» Task details
Rewrite each of the items below as a JSON list of strings, with one string per line and no blank lines.

----

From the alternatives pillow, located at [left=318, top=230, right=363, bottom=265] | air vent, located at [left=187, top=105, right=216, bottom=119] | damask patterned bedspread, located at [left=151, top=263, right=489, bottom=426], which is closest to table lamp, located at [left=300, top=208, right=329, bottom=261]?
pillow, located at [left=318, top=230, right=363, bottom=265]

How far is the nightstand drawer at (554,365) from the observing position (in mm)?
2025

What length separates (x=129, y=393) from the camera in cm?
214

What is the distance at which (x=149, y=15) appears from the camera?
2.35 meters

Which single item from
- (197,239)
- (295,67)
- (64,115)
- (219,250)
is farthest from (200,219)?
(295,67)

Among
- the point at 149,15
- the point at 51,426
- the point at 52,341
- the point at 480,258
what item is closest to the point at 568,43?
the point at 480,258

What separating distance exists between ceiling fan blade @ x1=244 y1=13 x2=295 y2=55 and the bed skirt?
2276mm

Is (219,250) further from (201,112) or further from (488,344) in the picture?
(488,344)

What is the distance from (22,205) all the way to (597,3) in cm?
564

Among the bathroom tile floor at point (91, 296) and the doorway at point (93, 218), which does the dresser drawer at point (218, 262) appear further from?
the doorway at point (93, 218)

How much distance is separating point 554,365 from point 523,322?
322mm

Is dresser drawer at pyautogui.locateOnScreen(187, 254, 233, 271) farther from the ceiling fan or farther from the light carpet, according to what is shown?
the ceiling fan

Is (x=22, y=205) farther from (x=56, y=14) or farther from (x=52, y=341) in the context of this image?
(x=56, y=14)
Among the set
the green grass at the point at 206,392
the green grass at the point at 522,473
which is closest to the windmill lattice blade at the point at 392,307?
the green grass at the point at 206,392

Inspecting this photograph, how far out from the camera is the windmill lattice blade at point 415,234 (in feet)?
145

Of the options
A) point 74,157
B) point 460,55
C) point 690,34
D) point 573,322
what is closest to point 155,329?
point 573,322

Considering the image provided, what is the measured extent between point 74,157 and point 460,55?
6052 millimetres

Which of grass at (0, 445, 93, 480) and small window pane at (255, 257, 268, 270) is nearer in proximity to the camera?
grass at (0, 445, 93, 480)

----

» Complete output
[
  "From the alternatives pillow, located at [left=318, top=230, right=363, bottom=265] | air vent, located at [left=187, top=105, right=216, bottom=119] | damask patterned bedspread, located at [left=151, top=263, right=489, bottom=426], which is closest to table lamp, located at [left=300, top=208, right=329, bottom=261]?",
  "pillow, located at [left=318, top=230, right=363, bottom=265]",
  "How far is the nightstand drawer at (554,365) from the observing position (in mm)?",
  "2025",
  "What length separates (x=129, y=393) from the camera in cm?",
  "214",
  "What is the distance at which (x=149, y=15) appears from the camera?",
  "2.35 meters",
  "Which single item from",
  "- (197,239)",
  "- (295,67)",
  "- (64,115)",
  "- (219,250)",
  "is farthest from (200,219)?",
  "(295,67)",
  "Among",
  "- the point at 149,15",
  "- the point at 51,426",
  "- the point at 52,341",
  "- the point at 480,258",
  "what item is closest to the point at 568,43?",
  "the point at 480,258",
  "What separating distance exists between ceiling fan blade @ x1=244 y1=13 x2=295 y2=55 and the bed skirt?",
  "2276mm",
  "Is (219,250) further from (201,112) or further from (488,344) in the picture?",
  "(488,344)",
  "What is the distance from (22,205) all the way to (597,3) in cm?",
  "564",
  "Among the bathroom tile floor at point (91, 296) and the doorway at point (93, 218), which does the dresser drawer at point (218, 262) appear further from?",
  "the doorway at point (93, 218)",
  "How much distance is separating point 554,365 from point 523,322?",
  "322mm",
  "Is dresser drawer at pyautogui.locateOnScreen(187, 254, 233, 271) farther from the ceiling fan or farther from the light carpet, according to what is shown?",
  "the ceiling fan",
  "Is (x=22, y=205) farther from (x=56, y=14) or farther from (x=52, y=341) in the context of this image?",
  "(x=56, y=14)",
  "Among the set",
  "the green grass at the point at 206,392",
  "the green grass at the point at 522,473",
  "which is closest to the windmill lattice blade at the point at 392,307?",
  "the green grass at the point at 206,392",
  "Inspecting this photograph, how far out from the camera is the windmill lattice blade at point 415,234 (in feet)?",
  "145",
  "Of the options",
  "A) point 74,157",
  "B) point 460,55",
  "C) point 690,34",
  "D) point 573,322",
  "what is closest to point 155,329?",
  "point 573,322",
  "Considering the image provided, what is the measured extent between point 74,157 and point 460,55?",
  "6052 millimetres",
  "Which of grass at (0, 445, 93, 480) and small window pane at (255, 257, 268, 270) is nearer in proximity to the camera?",
  "grass at (0, 445, 93, 480)"
]